Warren Buffett and Jamie Dimon have teamed up to once again call for the end to quarterly earnings guidance by companies.
Dimon, the chairman of the Business Roundtable, said the group of CEOs has thrown its support behind companies backing away from the practice.
Executives often feel pressure to make quarterly forecasts, but "it can often put a company in a position where management from the CEO down feels obligated to deliver earnings and therefore may do things that they wouldn't otherwise have done," Dimon said in a rare joint interview with Buffett airing Thursday on CNBC's Squawk Box.
"Quarterly earnings: they're a function of the weather, commodity prices, volumes, competitor pricing. And you don't really control that as CEO," he added. "Sometimes you're just like the cork in the ocean, but do the right thing anyway and you're going to be fine in the long run."
"You should build the systems you need, you should do the R&D that you need and explain it to your shareholders and your board. Of course, some of the CEOs will say it's the sell side, that we put pressure, but what I'm trying to say to people: be free to drop it."

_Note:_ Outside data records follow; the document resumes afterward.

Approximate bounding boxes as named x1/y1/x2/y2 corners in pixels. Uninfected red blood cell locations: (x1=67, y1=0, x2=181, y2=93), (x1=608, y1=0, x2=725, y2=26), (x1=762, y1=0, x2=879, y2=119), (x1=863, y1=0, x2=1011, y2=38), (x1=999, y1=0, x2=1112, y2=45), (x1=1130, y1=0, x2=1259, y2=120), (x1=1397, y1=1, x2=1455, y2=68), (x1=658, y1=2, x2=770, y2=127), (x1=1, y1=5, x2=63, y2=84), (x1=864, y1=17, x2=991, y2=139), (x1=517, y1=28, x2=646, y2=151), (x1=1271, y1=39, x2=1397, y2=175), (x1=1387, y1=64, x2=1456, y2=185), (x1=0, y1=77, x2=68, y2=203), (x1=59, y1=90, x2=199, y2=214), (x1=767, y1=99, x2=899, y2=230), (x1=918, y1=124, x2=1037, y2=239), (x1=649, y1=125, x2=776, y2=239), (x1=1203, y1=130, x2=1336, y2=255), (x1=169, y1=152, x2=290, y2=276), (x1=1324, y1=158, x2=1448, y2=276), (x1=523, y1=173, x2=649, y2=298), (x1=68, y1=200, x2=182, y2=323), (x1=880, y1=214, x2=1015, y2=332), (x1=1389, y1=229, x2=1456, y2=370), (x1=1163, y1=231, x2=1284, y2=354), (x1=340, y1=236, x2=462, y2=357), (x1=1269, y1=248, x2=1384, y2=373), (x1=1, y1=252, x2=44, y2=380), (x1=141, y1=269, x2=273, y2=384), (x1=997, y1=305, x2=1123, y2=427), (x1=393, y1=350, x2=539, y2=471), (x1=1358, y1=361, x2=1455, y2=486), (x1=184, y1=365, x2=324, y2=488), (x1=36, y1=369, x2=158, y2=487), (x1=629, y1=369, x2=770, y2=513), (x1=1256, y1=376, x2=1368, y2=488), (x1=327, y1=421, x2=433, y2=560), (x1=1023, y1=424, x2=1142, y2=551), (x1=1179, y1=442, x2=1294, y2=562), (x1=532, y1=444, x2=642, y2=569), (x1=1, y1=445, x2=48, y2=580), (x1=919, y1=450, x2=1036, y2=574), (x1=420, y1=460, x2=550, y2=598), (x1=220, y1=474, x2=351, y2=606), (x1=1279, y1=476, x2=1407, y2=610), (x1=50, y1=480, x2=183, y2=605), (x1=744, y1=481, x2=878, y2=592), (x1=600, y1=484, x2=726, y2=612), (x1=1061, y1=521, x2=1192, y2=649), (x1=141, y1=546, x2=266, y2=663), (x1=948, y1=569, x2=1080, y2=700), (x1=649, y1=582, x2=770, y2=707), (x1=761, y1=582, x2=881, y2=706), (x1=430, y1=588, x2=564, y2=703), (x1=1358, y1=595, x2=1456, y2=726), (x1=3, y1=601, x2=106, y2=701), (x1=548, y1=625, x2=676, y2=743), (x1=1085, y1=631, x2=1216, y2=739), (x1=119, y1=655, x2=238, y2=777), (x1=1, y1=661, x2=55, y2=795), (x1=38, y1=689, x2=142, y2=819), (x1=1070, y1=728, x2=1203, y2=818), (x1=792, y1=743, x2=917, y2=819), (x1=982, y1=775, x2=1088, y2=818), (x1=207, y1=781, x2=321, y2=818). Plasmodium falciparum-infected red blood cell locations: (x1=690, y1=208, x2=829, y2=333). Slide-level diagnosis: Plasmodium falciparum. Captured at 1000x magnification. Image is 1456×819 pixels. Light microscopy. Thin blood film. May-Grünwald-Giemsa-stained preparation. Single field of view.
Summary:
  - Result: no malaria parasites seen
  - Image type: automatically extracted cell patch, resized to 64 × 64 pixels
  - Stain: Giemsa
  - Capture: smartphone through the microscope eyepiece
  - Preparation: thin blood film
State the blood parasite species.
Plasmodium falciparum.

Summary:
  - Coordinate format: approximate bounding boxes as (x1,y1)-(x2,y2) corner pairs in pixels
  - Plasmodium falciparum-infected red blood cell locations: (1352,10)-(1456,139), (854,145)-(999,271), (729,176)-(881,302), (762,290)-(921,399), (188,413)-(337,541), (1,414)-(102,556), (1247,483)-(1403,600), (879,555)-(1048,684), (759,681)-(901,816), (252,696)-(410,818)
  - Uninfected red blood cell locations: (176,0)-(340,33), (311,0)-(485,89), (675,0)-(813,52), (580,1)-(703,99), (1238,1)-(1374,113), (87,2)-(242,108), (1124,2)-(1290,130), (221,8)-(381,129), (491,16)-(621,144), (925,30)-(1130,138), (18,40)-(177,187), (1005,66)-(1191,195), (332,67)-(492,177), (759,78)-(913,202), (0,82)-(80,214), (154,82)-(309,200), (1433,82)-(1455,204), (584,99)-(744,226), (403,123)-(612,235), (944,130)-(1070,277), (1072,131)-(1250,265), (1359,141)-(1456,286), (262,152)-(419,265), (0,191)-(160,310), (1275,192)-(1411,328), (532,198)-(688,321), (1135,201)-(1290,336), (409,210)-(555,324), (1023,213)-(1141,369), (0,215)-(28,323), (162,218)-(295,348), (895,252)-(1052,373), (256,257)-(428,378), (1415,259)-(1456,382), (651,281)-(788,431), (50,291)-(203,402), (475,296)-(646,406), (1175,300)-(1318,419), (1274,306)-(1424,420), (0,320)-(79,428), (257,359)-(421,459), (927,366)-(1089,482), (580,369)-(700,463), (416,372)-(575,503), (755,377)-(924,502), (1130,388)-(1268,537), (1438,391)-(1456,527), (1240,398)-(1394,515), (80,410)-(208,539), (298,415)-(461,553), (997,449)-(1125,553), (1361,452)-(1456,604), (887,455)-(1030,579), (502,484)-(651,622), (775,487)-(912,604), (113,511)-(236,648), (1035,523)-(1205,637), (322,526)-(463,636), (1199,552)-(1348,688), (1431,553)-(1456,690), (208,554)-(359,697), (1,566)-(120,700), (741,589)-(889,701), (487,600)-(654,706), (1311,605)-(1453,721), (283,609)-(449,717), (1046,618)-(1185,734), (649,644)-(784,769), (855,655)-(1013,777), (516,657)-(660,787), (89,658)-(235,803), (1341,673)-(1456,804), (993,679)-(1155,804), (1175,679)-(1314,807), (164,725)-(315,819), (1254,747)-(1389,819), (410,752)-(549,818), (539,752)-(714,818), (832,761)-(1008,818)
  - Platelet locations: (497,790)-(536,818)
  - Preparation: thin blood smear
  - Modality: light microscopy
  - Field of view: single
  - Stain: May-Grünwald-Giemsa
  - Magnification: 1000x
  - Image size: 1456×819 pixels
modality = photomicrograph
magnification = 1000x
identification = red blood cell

It is a long-simmering debate but one that has gotten more attention in an era when activist investors are more vocal about pushing companies to deliver on their promises.
Companies forecast sales and profit numbers to Wall Street analysts, who use it to produce research and stock recommendations for investors. Missing "the number" can often result in big, short-term stock moves. Making a forecast, and then hitting the target, are seen as a way to manage expectations and eliminate volatility.
Buffett's Berkshire Hathaway doesn't give guidance, which Buffett has said can tempt executives to manipulate numbers to meet Street expectations.
It's "sending the wrong message," Buffett told CNBC's Becky Quick in the interview. "When companies get where they're sort of living by so-called making the numbers, they do a lot of things that really are counter to the long-term interests of the business."
Buffett and Dimon helped produce a set of voluntary governance guidelines two years ago, which was signed by more than one dozen executives. One of the principles outlined in that report said companies shouldn't feel obligated to give quarterly guidance, which for years many have blamed for making executives obsessed with short-term results.
Those in favor of guidance say it improves communications with Wall Street, reduces share price volatility and boosts a stock's value.
But McKinsey & Co. found in a 2006 study that quarterly guidance didn't affect valuation multiples and didn't reduce share price volatility. The only significant benefit it observed was an increase in trading volumes, which is good for day traders but not useful for most other people.
Instead, McKinsey found, the practice of giving quarterly guidance took up valuable time from management and made them focus too much on the short term. Around that time, big companies like Coca Cola, UPS and AT&T said they would no longer give quarterly guidance.
Dimon said Thursday that about 20 percent of Business Roundtable members still do quarterly guidance and about 60 percent provide annual targets. But, he added, taking a stand on the issue is "a first step."